Quotidiano I

Data 07/09/2012 23:29:27 | Tópico: Poemas

Por vezes sentimos que todos nos olham
Afaga-nos o incómodo de sermos nós,
Que tudo está mal.
Desagradamos a todos os que se cruzam connosco.
A roupa que vestimos atrapalha
A camisa parece querer sair das calças,
As meias escorregam e enrolam-se por baixo dos calcanhares,
Os sapatos achinelam
A sola emita o som irritante de um patinho de borracha,
A camisola parece estar torta
A malha deformou e encolheu após a lavagem,
O casaco prende os movimentos.
Tudo começa mesmo antes de sair de casa,
O cabelo ganhou uma forma esquisita,
Empinou-se para um lado,
Acachapou em cima, encaracola atrás.
Não há pente nem secador que consiga domar tão irreverente atitude.

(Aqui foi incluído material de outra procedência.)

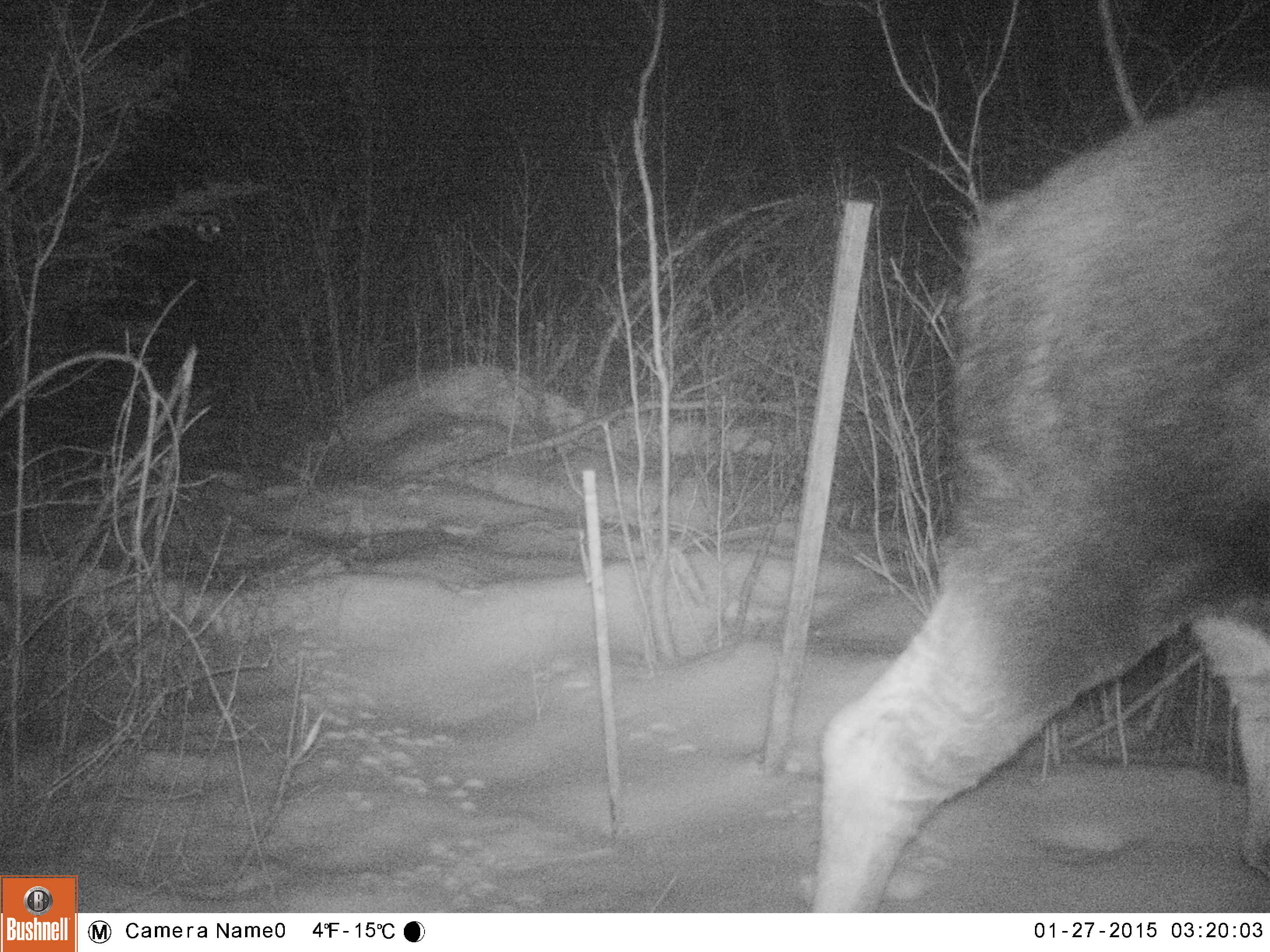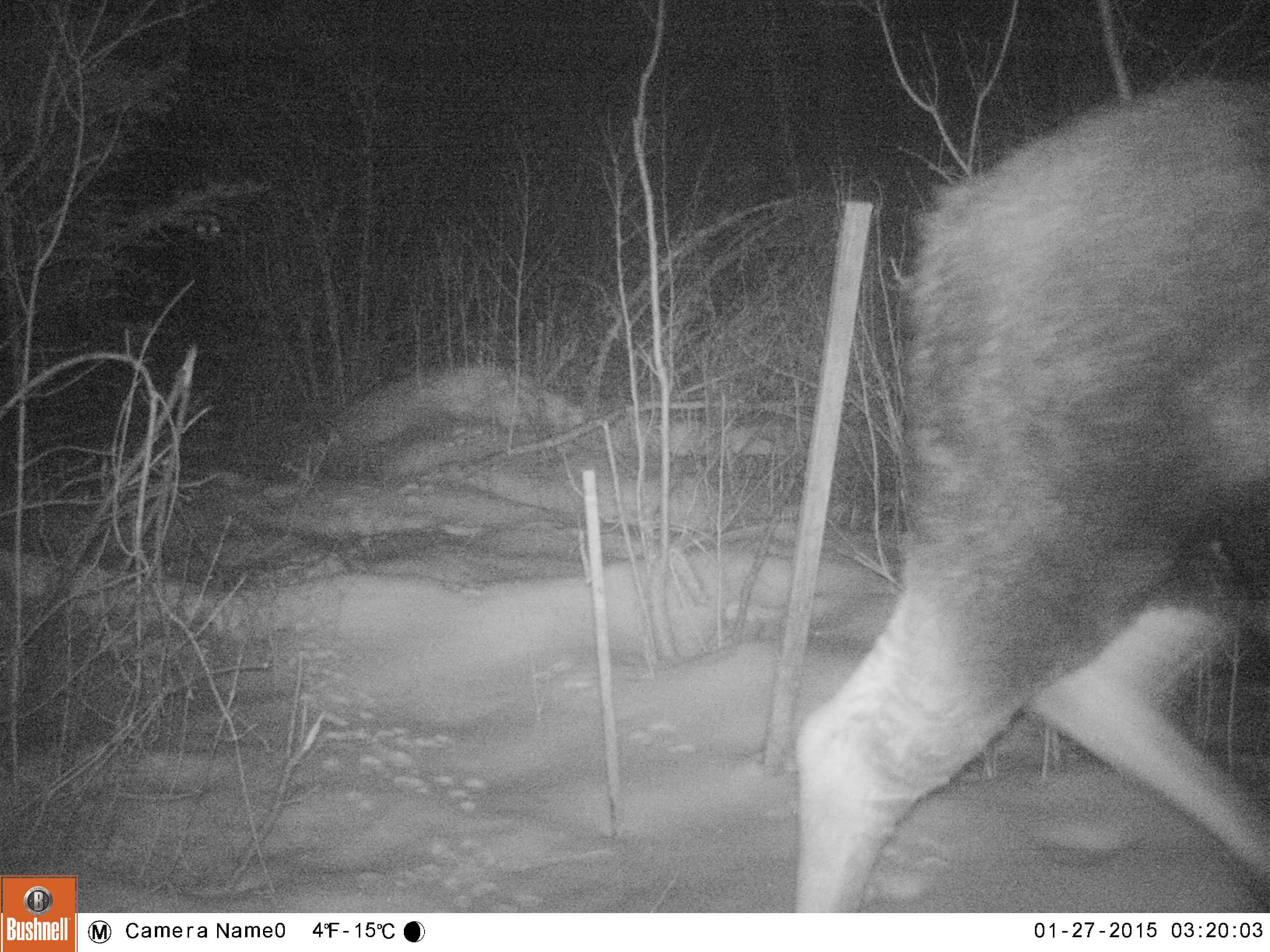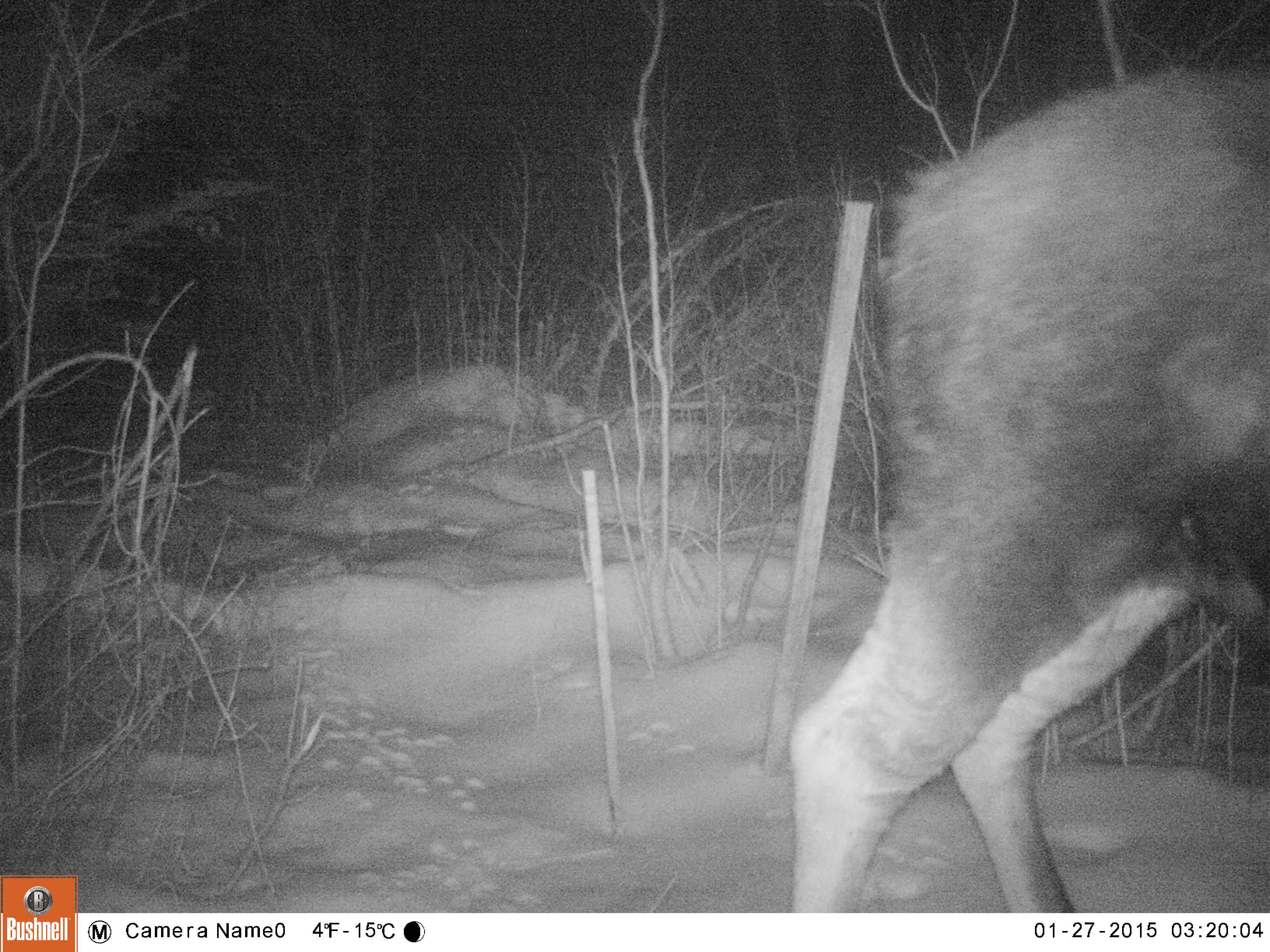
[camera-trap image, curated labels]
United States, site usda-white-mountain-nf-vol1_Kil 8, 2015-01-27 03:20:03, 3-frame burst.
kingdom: Animalia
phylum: Chordata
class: Mammalia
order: Artiodactyla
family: Cervidae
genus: Alces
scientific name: Alces alces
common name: moose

Já na rua descobrimos que ocupamos espaço,
A nossa imagem está por todo o lado.
A nossa sombra acelera por baixo dos pés,
Passa-nos à frente
Expõe a nossa silhueta na nudez da calçada.
Procuramos um refúgio nas sombras dos beirais
E com isso temos o secreto anseio de nos livrarmos da nossa sombra.
Mas, tanto esforço depressa se mostra inglório.
Olhamos para o lado,
Eis a nossa imagem assediante nas montras dos estabelecimentos
E como um azar nunca vem só,
Se na noite anterior choveu
As poças de água são o espelho da nossa alma.

Cáusticos, não inventamos novos hábitos,
A bica matinal no mesmo café de sempre
Onde o empregado ao descortinar a nossa chegada na contra luz da entrada
Em artes de contorcionista e de adivinho lança o nosso pedido para lá do balcão.
E mesmo que não seja esse, nessa manhã, o nosso desejo,
Embrulhamos a nossa vontade no papel pardo da delicadeza
E aceitamos com um sorriso contrafeito o que nos é colocado na frente.

Quando pensamos que estamos a salvo de olhar a nossa imagem- o inevitável acontece!
Na parede do café há sempre um espelho meio escondido por trás de garrafas
Estrategicamente colocadas com o risco do nível a meio
( há um em papel amarelado com uma letra em tons de gordura que informa:
"as garrafas expostas são para consumo desta casa"),
A nossa expressão aparece reflectida no preciso momento
Em que levamos a chávena à boca
(e sentimos o velho incomodo de alguém que nos olha, admirado,
Parecendo querer dizer-nos que estamos a enfiar o nariz na chávena),
E se olharmos com mais atenção,
O espelho reflecte outro espelho mesmo nas nossas costas,
Reproduzindo até ao infinito o nosso rosto,
Nesse momento somos a memória viva do rótulo do fermento Royal.
Não vale a pena fugir ao inevitável.

Em dias assim, o mais ajustado
É fazermos parte de um rio de gente anónima
Sem nascente nem foz.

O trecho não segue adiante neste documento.